Oliver was just four months old when he was transferred from a hospital outside of Chicago to Lurie Children’s. Born at just 26 weeks, Oliver was tiny with an underdeveloped diaphragm, lungs and a condition called subglottic stenosis, or a narrow windpipe. 

Doctors told his parents, Sabrina and John, that Oliver would need a tracheostomy tube so he could breathe easily and grow. 

“The tracheostomy tube was one thing I was praying we did not have to do,” Sabrina recalled. 

But at Lurie Children’s, the family connected with Dr. Taher Valika, a pediatric ENT surgeon and medical director of the Aerodigestive Program at Lurie Children’s, which cares for babies and kids like Oliver with complex breathing issues. 

Dr. Valika told the family he had another option to offer them – a surgery that could help repair Oliver’s airway and avoid a tracheostomy tube altogether. 
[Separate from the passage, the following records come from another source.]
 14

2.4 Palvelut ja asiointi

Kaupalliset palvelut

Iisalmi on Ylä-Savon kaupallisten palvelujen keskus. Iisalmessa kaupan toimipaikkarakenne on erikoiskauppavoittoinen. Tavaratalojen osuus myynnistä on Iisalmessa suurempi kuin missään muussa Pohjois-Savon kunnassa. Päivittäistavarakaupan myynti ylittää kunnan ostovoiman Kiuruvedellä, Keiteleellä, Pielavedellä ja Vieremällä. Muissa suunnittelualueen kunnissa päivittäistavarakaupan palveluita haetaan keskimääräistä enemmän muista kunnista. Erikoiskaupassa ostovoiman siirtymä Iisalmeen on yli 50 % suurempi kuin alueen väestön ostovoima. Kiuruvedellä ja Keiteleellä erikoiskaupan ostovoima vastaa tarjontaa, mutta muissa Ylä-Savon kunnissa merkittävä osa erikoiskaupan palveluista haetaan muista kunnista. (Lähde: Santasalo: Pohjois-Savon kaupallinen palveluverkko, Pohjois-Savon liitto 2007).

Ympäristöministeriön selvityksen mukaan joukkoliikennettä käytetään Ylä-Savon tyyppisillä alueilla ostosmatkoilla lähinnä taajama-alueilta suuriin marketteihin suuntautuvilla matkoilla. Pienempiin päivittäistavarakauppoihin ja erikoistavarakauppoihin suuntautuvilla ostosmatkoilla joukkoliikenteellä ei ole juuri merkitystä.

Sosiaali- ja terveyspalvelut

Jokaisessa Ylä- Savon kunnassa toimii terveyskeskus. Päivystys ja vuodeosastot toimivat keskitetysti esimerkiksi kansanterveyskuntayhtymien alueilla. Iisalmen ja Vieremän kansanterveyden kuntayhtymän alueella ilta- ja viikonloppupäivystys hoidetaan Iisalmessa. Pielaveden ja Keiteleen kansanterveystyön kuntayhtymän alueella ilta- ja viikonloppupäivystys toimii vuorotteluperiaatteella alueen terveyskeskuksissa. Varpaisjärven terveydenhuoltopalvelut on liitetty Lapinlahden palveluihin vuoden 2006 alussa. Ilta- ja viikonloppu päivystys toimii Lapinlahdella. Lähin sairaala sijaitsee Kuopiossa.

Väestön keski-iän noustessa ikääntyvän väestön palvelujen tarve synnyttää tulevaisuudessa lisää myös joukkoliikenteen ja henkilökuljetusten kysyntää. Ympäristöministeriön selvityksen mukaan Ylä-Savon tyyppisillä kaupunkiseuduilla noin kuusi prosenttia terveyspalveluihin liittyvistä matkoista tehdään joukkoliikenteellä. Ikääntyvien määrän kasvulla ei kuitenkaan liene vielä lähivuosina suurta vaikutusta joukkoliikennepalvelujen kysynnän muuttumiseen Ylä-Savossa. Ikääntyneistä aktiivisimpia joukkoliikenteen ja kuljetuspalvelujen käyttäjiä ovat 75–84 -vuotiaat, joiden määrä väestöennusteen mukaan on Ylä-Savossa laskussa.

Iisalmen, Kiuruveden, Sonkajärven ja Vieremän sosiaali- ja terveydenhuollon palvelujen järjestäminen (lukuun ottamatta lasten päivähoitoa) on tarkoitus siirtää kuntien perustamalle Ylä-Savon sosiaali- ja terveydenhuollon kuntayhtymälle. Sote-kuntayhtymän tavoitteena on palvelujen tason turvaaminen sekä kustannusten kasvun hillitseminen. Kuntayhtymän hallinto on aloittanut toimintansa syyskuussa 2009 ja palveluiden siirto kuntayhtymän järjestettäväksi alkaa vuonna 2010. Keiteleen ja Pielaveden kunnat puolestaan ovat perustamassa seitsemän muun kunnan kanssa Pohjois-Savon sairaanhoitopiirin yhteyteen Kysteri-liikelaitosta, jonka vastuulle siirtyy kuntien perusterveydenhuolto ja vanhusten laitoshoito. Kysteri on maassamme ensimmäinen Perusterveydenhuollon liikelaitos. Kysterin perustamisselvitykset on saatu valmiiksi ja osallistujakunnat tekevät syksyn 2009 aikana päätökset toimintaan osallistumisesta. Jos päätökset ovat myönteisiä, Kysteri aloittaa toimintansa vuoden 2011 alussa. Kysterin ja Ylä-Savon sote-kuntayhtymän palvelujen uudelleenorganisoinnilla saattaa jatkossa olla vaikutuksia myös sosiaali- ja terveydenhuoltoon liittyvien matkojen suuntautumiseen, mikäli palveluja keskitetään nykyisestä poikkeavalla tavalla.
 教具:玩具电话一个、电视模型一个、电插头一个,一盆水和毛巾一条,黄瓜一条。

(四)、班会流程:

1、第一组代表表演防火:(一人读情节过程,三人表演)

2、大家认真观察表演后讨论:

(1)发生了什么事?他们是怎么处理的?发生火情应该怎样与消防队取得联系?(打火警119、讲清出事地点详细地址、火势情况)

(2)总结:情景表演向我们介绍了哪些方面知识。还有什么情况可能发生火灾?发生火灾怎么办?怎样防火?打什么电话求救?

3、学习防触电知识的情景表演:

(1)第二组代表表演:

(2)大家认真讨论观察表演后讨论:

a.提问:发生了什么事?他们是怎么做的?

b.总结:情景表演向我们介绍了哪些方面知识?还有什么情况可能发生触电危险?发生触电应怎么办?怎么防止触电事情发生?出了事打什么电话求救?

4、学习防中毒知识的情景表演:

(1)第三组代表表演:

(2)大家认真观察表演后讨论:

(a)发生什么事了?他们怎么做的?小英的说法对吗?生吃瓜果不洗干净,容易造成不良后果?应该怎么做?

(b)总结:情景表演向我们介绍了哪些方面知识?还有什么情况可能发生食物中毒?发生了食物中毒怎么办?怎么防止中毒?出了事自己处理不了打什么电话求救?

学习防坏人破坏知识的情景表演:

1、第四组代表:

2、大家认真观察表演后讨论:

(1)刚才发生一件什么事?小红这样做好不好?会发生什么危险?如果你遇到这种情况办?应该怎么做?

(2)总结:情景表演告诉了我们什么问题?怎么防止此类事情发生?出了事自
The procedure, called a Cricoid Split, can be used for newborns who are born prematurely with underdeveloped airways. Surgeons make cuts in the area of the airway where it is especially tight, then dilate the area, guiding it to scar in a controlled fashion that makes the airway permanently bigger. 
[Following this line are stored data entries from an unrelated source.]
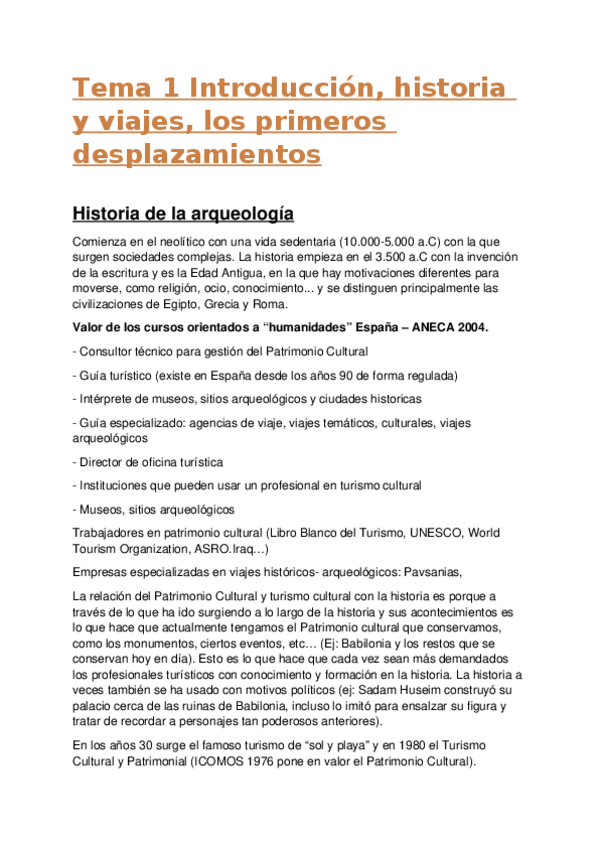 Tema 1 Introducción, historia y viajes, los primeros desplazamientos

Historia de la arqueología

Comienza en el neolítico con una vida sedentaria (10.000-5.000 a.C) con la que surgen sociedades complejas. La historia empieza en el 3.500 a.C con la invención de la escritura y es la Edad Antigua, en la que hay motivaciones diferentes para moverse, como religión, ocio, conocimiento... y se distinguen principalmente las civilizaciones de Egipto, Grecia y Roma.

Valor de los cursos orientados a “humanidades” España – ANECA 2004.

- Consultor técnico para gestión del Patrimonio Cultural

- Guía turístico (existe en España desde los años 90 de forma regulada)

- Intérprete de museos, sitios arqueológicos y ciudades historicas

- Guía especializado: agencias de viaje, viajes temáticos, culturales, viajes arqueológicos

- Director de oficina turística

- Instituciones que pueden usar un profesional en turismo cultural

- Museos, sitios arqueológicos

Trabajadores en patrimonio cultural (Libro Blanco del Turismo, UNESCO, World Tourism Organization, ASRO.Iraq…)

Empresas especializadas en viajes históricos- arqueológicos: Pavsanias,

La relación del Patrimonio Cultural y turismo cultural con la historia es porque a través de lo que ha ido surgiendo a lo largo de la historia y sus acontecimientos es lo que hace que actualmente tengamos el Patrimonio cultural que conservamos, como los monumentos, ciertos eventos, etc… (Ej: Babilonia y los restos que se conservan hoy en día). Esto es lo que hace que cada vez sean más demandados los profesionales turísticos con conocimiento y formación en la historia. La historia a veces también se ha usado con motivos políticos (ej: Sadam Huseim construyó su palacio cerca de las ruinas de Babilonia, incluso lo imitó para ensalzar su figura y tratar de recordar a personajes tan poderosos anteriores).

En los años 30 surge el famoso turismo de “sol y playa” y en 1980 el Turismo Cultural y Patrimonial (ICOMOS 1976 pone en valor el Patrimonio Cultural).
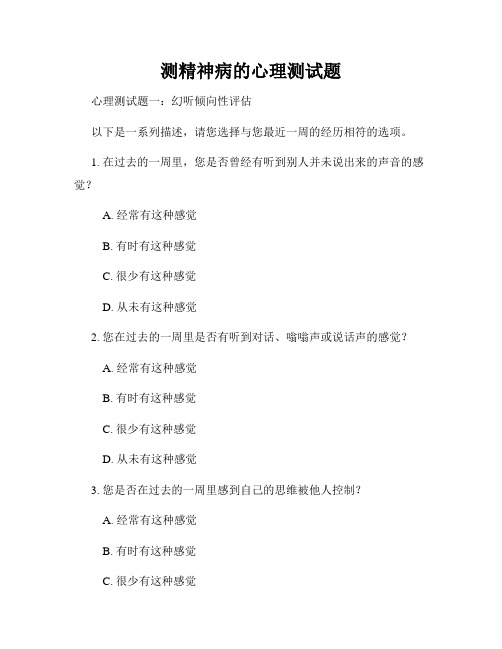 测精神病的心理测试题

心理测试题一：幻听倾向性评估

以下是一系列描述，请您选择与您最近一周的经历相符的选项。

1. 在过去的一周里，您是否曾经有听到别人并未说出来的声音的感觉？

A. 经常有这种感觉

B. 有时有这种感觉

C. 很少有这种感觉

D. 从未有这种感觉

2. 您在过去的一周里是否有听到对话、嗡嗡声或说话声的感觉？

A. 经常有这种感觉

B. 有时有这种感觉

C. 很少有这种感觉

D. 从未有这种感觉

3. 您是否在过去的一周里感到自己的思维被他人控制？

A. 经常有这种感觉

B. 有时有这种感觉

C. 很少有这种感觉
Dr. Valika and Dr. Saied Ghadersohi, another ENT surgeon at Lurie Children’s and director of the hospital’s Complex Sleep Program, are both members of the Complex Airway Team who helped manage Oliver’s care. This team encompasses a niche group of airway surgeons who offer the rare and complicated surgical procedure within the Chicagoland region.    
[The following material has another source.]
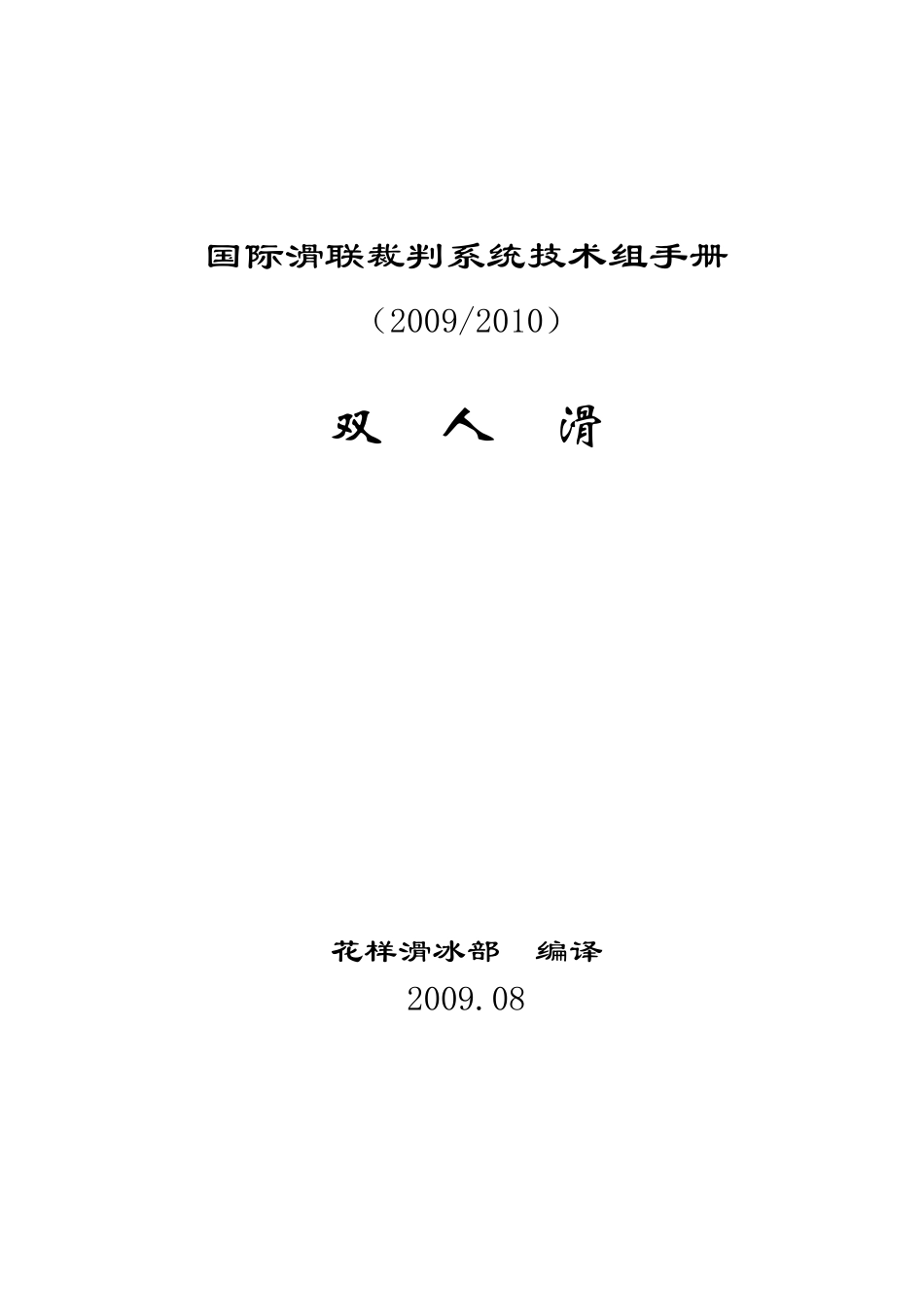 国际滑联裁判系统技术组手册

（2009/2010）

双 人 滑

花样滑冰部 编译

2009.08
Oliver was five months old when he underwent the procedure. After that, he spent several weeks in the Lurie Children’s Neonatal Intensive Care Unit recovering. While it was “rough seeing him like that,” Sabrina said, she and John were encouraged by Dr. Valika’s warmth and expertise, and his certainty that the procedure had gone well.  

Oliver woke up from the procedure “happy and smiling again,” Sabrina recalled. Sure enough, the procedure ensured he did not need a tracheostomy tube and could instead breathe on his own. 

While Oliver spent a few more months in the hospital to complete his full journey to recovery – including his first Thanksgiving and Christmas – he healed well, and by the age of nine months, he was finally able to go home for the first time since he was born. Clad in a graduation cap, the Lurie Children’s NICU team and Dr. Valika celebrated his long-awaited departure from the hospital. 

“It was such a special day,” Sabrina said. “We have been so blessed.”